What you return must match the data exactly, line for line.

Records from a data source

------------------------------------------------------------------------

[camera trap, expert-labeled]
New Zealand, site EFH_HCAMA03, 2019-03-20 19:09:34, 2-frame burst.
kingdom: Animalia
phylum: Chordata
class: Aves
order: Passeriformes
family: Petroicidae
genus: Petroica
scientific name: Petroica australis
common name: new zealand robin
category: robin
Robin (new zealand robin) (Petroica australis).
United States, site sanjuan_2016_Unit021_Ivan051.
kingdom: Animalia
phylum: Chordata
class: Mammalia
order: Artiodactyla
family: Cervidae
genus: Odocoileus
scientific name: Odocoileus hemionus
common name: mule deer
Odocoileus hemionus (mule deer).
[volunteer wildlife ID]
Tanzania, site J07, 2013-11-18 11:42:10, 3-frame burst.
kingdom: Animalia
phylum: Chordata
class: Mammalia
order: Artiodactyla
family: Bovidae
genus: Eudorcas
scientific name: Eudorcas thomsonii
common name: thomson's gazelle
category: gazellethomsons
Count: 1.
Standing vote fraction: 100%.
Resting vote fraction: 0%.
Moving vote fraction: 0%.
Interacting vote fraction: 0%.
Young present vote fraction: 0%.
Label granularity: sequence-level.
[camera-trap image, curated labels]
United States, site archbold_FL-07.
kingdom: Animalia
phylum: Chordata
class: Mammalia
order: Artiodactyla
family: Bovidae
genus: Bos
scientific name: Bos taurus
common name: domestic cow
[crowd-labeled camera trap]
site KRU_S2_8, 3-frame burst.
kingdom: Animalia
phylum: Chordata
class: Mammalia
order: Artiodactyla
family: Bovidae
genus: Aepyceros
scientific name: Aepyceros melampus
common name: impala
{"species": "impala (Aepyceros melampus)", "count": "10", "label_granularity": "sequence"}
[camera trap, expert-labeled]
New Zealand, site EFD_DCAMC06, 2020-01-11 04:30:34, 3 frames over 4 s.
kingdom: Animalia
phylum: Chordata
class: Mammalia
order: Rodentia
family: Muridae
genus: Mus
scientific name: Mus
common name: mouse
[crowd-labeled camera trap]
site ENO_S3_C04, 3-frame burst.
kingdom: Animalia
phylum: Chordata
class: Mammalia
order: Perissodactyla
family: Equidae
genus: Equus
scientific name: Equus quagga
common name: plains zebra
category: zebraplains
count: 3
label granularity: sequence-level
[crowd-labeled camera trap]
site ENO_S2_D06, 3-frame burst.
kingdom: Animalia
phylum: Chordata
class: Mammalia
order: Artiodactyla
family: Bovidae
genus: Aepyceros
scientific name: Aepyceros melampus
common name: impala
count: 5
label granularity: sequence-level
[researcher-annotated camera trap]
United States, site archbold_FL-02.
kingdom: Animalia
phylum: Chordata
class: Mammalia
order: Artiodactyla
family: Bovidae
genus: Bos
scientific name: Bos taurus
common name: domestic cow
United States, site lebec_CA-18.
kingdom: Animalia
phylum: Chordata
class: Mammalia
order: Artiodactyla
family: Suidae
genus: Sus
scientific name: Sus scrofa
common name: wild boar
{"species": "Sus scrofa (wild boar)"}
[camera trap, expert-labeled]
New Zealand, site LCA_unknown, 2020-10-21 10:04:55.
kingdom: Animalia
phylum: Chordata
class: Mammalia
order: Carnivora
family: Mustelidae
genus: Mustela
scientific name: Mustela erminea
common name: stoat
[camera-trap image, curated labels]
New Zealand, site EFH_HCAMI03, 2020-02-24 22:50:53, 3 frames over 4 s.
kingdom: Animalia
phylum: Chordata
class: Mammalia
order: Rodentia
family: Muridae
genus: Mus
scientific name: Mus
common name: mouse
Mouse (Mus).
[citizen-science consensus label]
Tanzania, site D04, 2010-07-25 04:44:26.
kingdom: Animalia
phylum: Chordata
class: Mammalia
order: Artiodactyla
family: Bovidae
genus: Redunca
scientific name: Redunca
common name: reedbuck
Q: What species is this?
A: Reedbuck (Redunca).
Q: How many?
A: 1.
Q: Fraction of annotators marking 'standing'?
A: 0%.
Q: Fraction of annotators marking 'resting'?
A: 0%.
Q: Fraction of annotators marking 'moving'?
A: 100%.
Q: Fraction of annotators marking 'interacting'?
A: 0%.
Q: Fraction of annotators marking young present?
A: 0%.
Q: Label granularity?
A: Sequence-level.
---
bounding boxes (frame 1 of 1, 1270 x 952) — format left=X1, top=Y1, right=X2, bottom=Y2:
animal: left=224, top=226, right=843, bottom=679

------------------------------------------------------------------------

## Your solution
[camera trap, expert-labeled]
New Zealand, site EFH_HCAMA03, 2019-03-20 19:09:34, 2-frame burst.
kingdom: Animalia
phylum: Chordata
class: Aves
order: Passeriformes
family: Petroicidae
genus: Petroica
scientific name: Petroica australis
common name: new zealand robin
category: robin
Robin (new zealand robin) (Petroica australis).
United States, site sanjuan_2016_Unit021_Ivan051.
kingdom: Animalia
phylum: Chordata
class: Mammalia
order: Artiodactyla
family: Cervidae
genus: Odocoileus
scientific name: Odocoileus hemionus
common name: mule deer
Odocoileus hemionus (mule deer).
[volunteer wildlife ID]
Tanzania, site J07, 2013-11-18 11:42:10, 3-frame burst.
kingdom: Animalia
phylum: Chordata
class: Mammalia
order: Artiodactyla
family: Bovidae
genus: Eudorcas
scientific name: Eudorcas thomsonii
common name: thomson's gazelle
category: gazellethomsons
Count: 1.
Standing vote fraction: 100%.
Resting vote fraction: 0%.
Moving vote fraction: 0%.
Interacting vote fraction: 0%.
Young present vote fraction: 0%.
Label granularity: sequence-level.
[camera-trap image, curated labels]
United States, site archbold_FL-07.
kingdom: Animalia
phylum: Chordata
class: Mammalia
order: Artiodactyla
family: Bovidae
genus: Bos
scientific name: Bos taurus
common name: domestic cow
[crowd-labeled camera trap]
site KRU_S2_8, 3-frame burst.
kingdom: Animalia
phylum: Chordata
class: Mammalia
order: Artiodactyla
family: Bovidae
genus: Aepyceros
scientific name: Aepyceros melampus
common name: impala
{"species": "impala (Aepyceros melampus)", "count": "10", "label_granularity": "sequence"}
[camera trap, expert-labeled]
New Zealand, site EFD_DCAMC06, 2020-01-11 04:30:34, 3 frames over 4 s.
kingdom: Animalia
phylum: Chordata
class: Mammalia
order: Rodentia
family: Muridae
genus: Mus
scientific name: Mus
common name: mouse
[crowd-labeled camera trap]
site ENO_S3_C04, 3-frame burst.
kingdom: Animalia
phylum: Chordata
class: Mammalia
order: Perissodactyla
family: Equidae
genus: Equus
scientific name: Equus quagga
common name: plains zebra
category: zebraplains
count: 3
label granularity: sequence-level
[crowd-labeled camera trap]
site ENO_S2_D06, 3-frame burst.
kingdom: Animalia
phylum: Chordata
class: Mammalia
order: Artiodactyla
family: Bovidae
genus: Aepyceros
scientific name: Aepyceros melampus
common name: impala
count: 5
label granularity: sequence-level
[researcher-annotated camera trap]
United States, site archbold_FL-02.
kingdom: Animalia
phylum: Chordata
class: Mammalia
order: Artiodactyla
family: Bovidae
genus: Bos
scientific name: Bos taurus
common name: domestic cow
United States, site lebec_CA-18.
kingdom: Animalia
phylum: Chordata
class: Mammalia
order: Artiodactyla
family: Suidae
genus: Sus
scientific name: Sus scrofa
common name: wild boar
{"species": "Sus scrofa (wild boar)"}
[camera trap, expert-labeled]
New Zealand, site LCA_unknown, 2020-10-21 10:04:55.
kingdom: Animalia
phylum: Chordata
class: Mammalia
order: Carnivora
family: Mustelidae
genus: Mustela
scientific name: Mustela erminea
common name: stoat
[camera-trap image, curated labels]
New Zealand, site EFH_HCAMI03, 2020-02-24 22:50:53, 3 frames over 4 s.
kingdom: Animalia
phylum: Chordata
class: Mammalia
order: Rodentia
family: Muridae
genus: Mus
scientific name: Mus
common name: mouse
Mouse (Mus).
[citizen-science consensus label]
Tanzania, site D04, 2010-07-25 04:44:26.
kingdom: Animalia
phylum: Chordata
class: Mammalia
order: Artiodactyla
family: Bovidae
genus: Redunca
scientific name: Redunca
common name: reedbuck
Q: What species is this?
A: Reedbuck (Redunca).
Q: How many?
A: 1.
Q: Fraction of annotators marking 'standing'?
A: 0%.
Q: Fraction of annotators marking 'resting'?
A: 0%.
Q: Fraction of annotators marking 'moving'?
A: 100%.
Q: Fraction of annotators marking 'interacting'?
A: 0%.
Q: Fraction of annotators marking young present?
A: 0%.
Q: Label granularity?
A: Sequence-level.
---
bounding boxes (frame 1 of 1, 1270 x 952) — format left=X1, top=Y1, right=X2, bottom=Y2:
animal: left=224, top=226, right=843, bottom=679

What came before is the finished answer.